SlB09 · 06/05/2025 21:14

Obviously don't know what's happened but honestly, I think alot more people than you think feel like this about alot of things. And there will be reasons throughout your life why you have come to have such a negative view of yourself which I'm sorry for and hope you can somehow work through your negative talk to find some self love and self compassion from somewhere x

Jenasaurus · 06/05/2025 21:25

I have hurt my daughter, I was planning her 30th birthday and we had just spent a lovely weekend together, and also been wedding dress shopping together, all was lovely never been so happy, then today I booked an AIRBNB for the family for the day we were going out to celebrate with her so we could all stay over afterwards and not need to drive home, I shared the details with the family and all was going well, but I think this message triggered someone to react to something from the past. I was told a secret by my daughter months ago , I shared with my son as he was noticing she seemed sad, and didn't want him to worry it was something he had done, he then shared this with the person it affected who messaged my daughter today, who is now understandably upset with me, but has also forgiven me, its me that cant forgive myself or deal with what I did, I mean why did I share this thing she told me, and the birthday event which is in 2 weeks time will be awkward as all parties will be present there too, I cant stop crying and it feels self indulgent, but I have no friends to talk to about this, my best friend is my daughter and its her I have let down. It sounds ridiculous but this is one of many situations I seem to create. I feel like I should remove myself from my family as I don't want to hurt them and could see them all doing so much better and happier without me in their lives. I feel deeply ashamed.

OP posts:
SlB09 · 06/05/2025 22:54

I think the fact you feel so deeply about it shows you know it was wrong to disclose the secret. You need to be open with your family and own this mistake. If you have recognised this as a repeated behaviour perhaps some therapy might be beneficial to try and identify and change it?

Jenasaurus · 06/05/2025 23:37

SlB09 · 06/05/2025 22:54

I think the fact you feel so deeply about it shows you know it was wrong to disclose the secret. You need to be open with your family and own this mistake.
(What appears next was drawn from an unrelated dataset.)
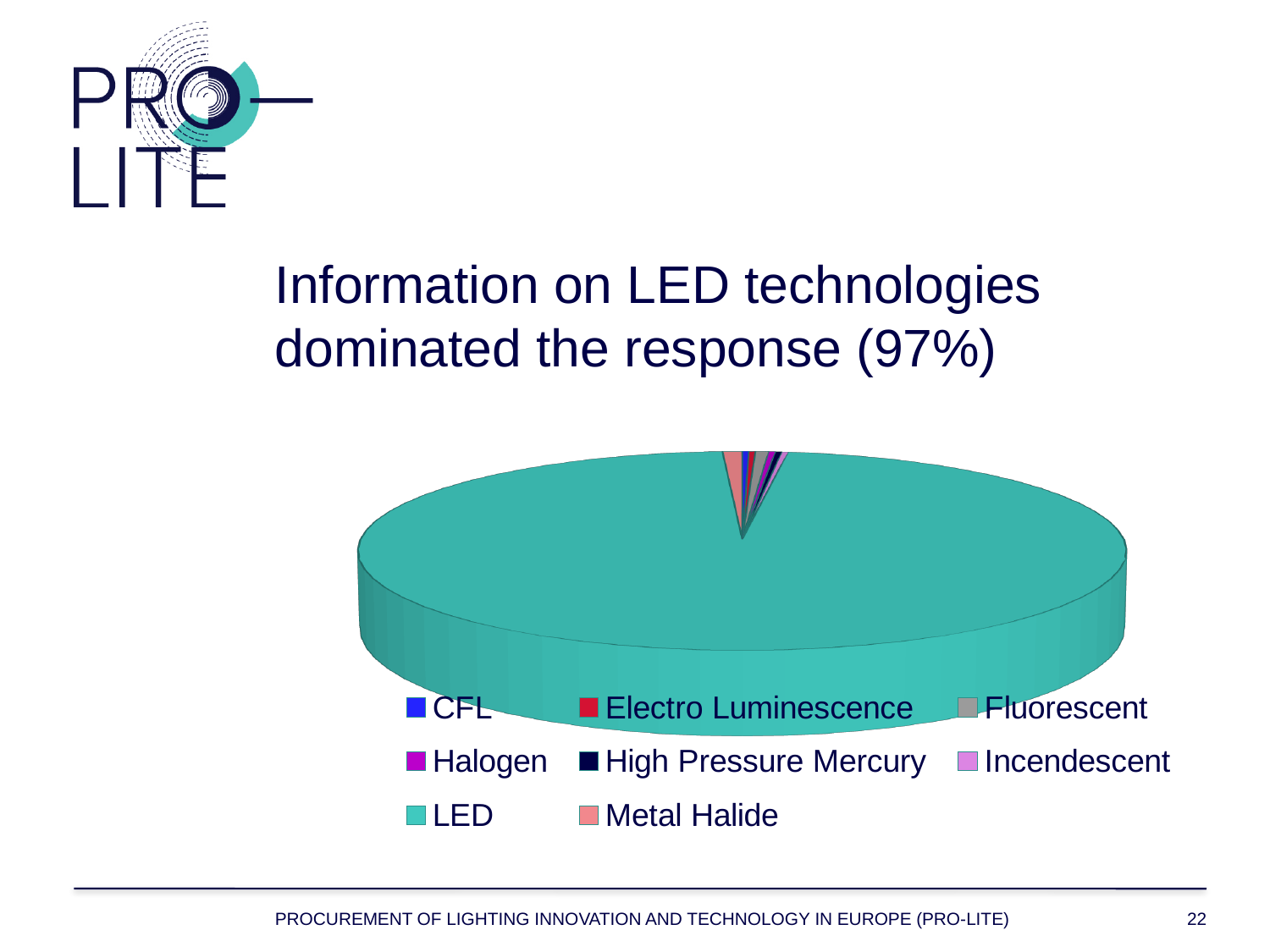
What kind of chart is shown on the slide? pie chart Which is larger in the pie chart, the slice for LED or the slice for CFL? LED Which is larger in the pie chart, the slice for Halogen or the slice for LED? LED Which category has the largest slice of the pie chart? LED What is the title text above the pie chart? Information on LED technologies dominated the response (97%) How many categories does the pie chart's legend list? 8 According to the slide, what share of the response did LED technologies account for? 97% What colour is used for the LED slice in the pie chart? teal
If you have recognised this as a repeated behaviour perhaps some therapy might be beneficial to try and identify and change it?
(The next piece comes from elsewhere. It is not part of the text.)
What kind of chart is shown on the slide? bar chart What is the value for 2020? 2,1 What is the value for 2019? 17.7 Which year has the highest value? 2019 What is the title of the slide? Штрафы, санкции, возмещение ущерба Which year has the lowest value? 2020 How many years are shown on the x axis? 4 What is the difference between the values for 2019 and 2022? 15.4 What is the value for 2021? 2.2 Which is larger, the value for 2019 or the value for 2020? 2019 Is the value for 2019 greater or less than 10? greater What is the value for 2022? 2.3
My other son who witnessed it has just told me he is concerned about my mental health, he said he texted my daughter and told her not to come over as he thought I was having a break down, I couldn't stop repeating talking hysterically (I don't actually remember it that way, but what he saw was like an episode of mania (I have suspected bipolar - I was seen by a psychiatrist after an event in my younger days but he said if he had diagnosed me it would ruin my life and job as I was managing it well without medication- that's a whole other thread though) My daughter did come over and we chatted, She said she loves me and forgives me, but I keep thinking why did I say it in the first place, I love her very much she is my world so why would I say something that could hurt her, and it did. I think I need to explain the context, on this and what was said. Basically she was upset when we were away as a family because she thought her BF was spending too much time with her brothers GF and that he liked her, she was quite down about it, I mentioned it to her brother (my son) that she was upset about this and then later months down the line he told his gf who got upset with my daughter as she thought she had been left out of brides dress shopping with her because of it, then my daughter realised I had told her brother what she told me....I am not sure if this makes sense, probably not but basically I should have kept this to myself and its all sort of exploded.